Kazakhstan, a troubled cryptocurrency paradise

Demonstrations Against Rising Fuel Prices, Total Internet Cutoff to Facilitate Brutal Crackdown, and Bitcoin’s Drop in Value – from $ 46,000 to $ 42,000 – Between January 5-7: The Financial World made the connection this week between the protest movement in Kazakhstan and the fall of the most popular cryptocurrency on the planet. Because this Central Asian country, five times the size of France, has recently become one of the largest producers of virtual currency on the planet. To the point of putting the country’s electricity network in difficulty last year.

Kazakhstan, world leader in bitcoin production

At the beginning of January, following this sudden explosion of violence in the country, the production of cryptocurrency was brought to a halt by the total blackout of the Internet and telecommunications across the country: “No Internet, therefore no mining”, on January 5 released on Twitter Didar Bekbau, the co-founder of Xive, a company involved in building cryptocurrency “farms” in Kazakhstan. Cryptocurrency “mining” refers to the performance by computers of extremely complex calculations that allow the production of virtual currency.

→ READ. In Kazakhstan, president calls for “total destruction” of rioters

Not necessarily enough to significantly reduce the global production of bitcoins, note several observers, but certainly enough to scare investors, in an already volatile context. The current repression in Kazakhstan – which has already claimed dozens of deaths – has put the spotlight on the recent weight taken by this central Asian republic in the world of virtual currencies.

According to an indicator from the University of Cambridge, Kazakhstan provided in the fall up to 18% of the hashrate (“hash rate”), that is, the global computing power used to mine bitcoins, placing this country in the second place of the largest producers of bitcoins after the United States.
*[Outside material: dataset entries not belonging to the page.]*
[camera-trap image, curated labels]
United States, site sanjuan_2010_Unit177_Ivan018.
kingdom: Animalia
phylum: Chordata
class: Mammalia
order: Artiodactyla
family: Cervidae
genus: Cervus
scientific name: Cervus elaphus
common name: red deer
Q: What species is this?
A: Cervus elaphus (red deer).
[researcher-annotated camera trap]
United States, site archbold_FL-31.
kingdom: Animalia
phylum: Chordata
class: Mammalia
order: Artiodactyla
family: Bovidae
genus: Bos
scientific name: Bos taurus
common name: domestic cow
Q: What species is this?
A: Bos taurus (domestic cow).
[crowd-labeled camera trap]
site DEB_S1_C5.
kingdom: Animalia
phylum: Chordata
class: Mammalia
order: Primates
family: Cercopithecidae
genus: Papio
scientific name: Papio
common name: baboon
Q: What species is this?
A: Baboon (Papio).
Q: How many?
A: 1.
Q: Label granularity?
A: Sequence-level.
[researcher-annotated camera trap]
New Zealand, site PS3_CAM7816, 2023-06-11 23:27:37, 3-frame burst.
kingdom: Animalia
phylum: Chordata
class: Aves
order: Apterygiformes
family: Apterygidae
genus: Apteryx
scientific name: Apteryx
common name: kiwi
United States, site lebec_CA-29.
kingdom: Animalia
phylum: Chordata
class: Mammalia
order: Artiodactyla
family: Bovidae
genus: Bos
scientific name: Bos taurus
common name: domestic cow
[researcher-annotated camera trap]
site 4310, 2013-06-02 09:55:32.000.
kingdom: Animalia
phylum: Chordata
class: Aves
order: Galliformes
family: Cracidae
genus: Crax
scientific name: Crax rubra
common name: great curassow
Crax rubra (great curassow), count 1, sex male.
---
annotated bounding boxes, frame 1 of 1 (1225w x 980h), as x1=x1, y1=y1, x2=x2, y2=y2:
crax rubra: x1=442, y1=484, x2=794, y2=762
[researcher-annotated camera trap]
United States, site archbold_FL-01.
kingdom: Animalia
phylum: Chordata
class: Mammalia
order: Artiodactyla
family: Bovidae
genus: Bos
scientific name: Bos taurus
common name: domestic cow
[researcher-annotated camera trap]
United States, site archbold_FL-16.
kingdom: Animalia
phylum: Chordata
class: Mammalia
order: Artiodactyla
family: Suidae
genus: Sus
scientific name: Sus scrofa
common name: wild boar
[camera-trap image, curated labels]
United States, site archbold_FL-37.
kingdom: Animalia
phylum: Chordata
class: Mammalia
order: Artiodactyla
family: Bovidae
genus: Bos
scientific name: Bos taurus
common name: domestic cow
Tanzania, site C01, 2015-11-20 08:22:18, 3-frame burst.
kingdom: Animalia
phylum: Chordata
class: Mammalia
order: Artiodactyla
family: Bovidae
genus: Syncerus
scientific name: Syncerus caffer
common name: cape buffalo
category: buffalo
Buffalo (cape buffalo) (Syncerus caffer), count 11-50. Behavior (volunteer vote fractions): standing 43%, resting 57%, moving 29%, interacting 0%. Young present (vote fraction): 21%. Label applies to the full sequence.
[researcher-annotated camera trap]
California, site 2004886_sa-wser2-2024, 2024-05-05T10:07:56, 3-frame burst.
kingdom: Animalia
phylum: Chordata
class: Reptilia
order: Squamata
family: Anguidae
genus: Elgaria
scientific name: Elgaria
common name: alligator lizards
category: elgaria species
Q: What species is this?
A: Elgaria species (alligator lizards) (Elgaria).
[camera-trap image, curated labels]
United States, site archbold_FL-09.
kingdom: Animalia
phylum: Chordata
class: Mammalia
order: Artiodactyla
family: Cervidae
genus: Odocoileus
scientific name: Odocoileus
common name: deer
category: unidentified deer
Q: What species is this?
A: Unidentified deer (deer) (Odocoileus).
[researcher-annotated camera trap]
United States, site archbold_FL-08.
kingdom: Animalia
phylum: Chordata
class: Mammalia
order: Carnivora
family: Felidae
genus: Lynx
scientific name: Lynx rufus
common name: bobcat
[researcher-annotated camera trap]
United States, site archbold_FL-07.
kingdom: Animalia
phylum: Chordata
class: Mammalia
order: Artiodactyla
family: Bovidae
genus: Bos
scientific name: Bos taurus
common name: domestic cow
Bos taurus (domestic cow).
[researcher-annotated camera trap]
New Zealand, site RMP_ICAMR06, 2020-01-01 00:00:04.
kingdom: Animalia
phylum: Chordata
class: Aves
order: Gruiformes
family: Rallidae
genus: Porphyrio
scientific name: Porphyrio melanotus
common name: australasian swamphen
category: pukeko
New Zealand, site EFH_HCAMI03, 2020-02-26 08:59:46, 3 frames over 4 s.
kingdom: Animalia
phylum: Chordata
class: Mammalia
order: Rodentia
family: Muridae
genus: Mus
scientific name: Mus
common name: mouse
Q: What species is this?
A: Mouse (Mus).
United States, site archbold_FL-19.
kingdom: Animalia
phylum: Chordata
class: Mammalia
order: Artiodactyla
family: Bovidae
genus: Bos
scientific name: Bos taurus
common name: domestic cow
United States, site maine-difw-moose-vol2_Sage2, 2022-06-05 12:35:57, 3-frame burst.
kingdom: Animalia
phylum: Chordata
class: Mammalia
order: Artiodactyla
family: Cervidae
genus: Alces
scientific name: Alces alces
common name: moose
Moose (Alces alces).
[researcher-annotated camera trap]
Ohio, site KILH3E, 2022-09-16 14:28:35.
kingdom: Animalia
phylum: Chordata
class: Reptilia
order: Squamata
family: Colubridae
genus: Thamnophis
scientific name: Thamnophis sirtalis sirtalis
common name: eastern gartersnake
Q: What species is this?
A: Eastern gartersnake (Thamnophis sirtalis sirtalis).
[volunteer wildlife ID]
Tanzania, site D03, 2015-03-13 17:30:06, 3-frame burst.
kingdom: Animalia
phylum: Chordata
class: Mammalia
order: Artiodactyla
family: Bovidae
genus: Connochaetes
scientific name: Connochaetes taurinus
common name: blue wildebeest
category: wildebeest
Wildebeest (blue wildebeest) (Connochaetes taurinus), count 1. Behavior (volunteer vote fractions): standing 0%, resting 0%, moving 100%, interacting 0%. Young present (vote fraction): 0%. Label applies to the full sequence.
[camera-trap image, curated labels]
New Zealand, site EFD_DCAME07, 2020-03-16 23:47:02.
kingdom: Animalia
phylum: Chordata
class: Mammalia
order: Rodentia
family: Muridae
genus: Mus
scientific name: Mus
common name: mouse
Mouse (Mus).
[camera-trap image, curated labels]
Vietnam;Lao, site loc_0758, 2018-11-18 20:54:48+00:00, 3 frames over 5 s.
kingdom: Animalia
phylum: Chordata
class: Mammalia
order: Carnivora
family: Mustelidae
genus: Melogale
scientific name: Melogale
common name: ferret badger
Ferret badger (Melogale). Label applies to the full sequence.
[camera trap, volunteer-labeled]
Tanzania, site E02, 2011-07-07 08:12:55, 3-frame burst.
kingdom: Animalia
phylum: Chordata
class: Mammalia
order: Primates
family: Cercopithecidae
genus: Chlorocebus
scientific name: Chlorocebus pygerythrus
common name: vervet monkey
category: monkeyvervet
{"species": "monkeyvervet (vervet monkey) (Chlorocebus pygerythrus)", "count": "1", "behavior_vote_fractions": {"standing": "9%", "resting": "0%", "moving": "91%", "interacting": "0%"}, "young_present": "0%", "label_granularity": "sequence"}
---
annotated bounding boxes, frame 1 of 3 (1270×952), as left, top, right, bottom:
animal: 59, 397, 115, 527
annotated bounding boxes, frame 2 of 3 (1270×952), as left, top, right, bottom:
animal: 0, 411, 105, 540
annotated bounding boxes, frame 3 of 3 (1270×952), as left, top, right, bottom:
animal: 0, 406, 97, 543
Autocratic power but favorable to miners, inexpensive electricity, essential to power very energy-hungry computers and a steppe battered by icy winds, ideal for cooling computers: Kazakhstan was, from the start, an excellent candidate for the making a cryptocurrency.

A struggling Eldorado

But it only turned into El Dorado after the decision, in spring 2021, of neighboring China to completely ban the mining of virtual currencies within its borders. The move sparked a mass exodus, and by the summer, Kazakhstan’s share of global computing power used to mine bitcoin rose from 7% to 18%.

→ EDITORIAL. End of reign in Kazakhstan

A short-lived surge, however. Even before the generalized shutdown of the Internet, decided by the Kazakh authorities this week, the context had become less favorable in this former Soviet Republic. In October, the Kazakh company in charge of the local electricity network accused bitcoin miners of being partially responsible for a power cut at Ekibastuz-1, the country’s largest power station. The production of bitcoin consumes too much electricity, plunging the rest of the country into darkness.

A few weeks later, the passage of a new law enabled the operator of the Kazakh power grid to significantly reduce and even, in some cases, completely cut off the power supply to the country’s cryptocurrency farms. Several companies have announced that they have moved their operations to Russia or the United States. “It’s night and day, there is currently no potential for bitcoin mining in Kazakhstan”,assured at the beginning of December, at the Bloomberg agency, Almas Choukine, managing partner of a Kazakh investment firm.

“They made mining a scapegoat, and the miners are now leaving the country”, lamented Didar Bekbau at the same time. The entrepreneur left for the United States in early January.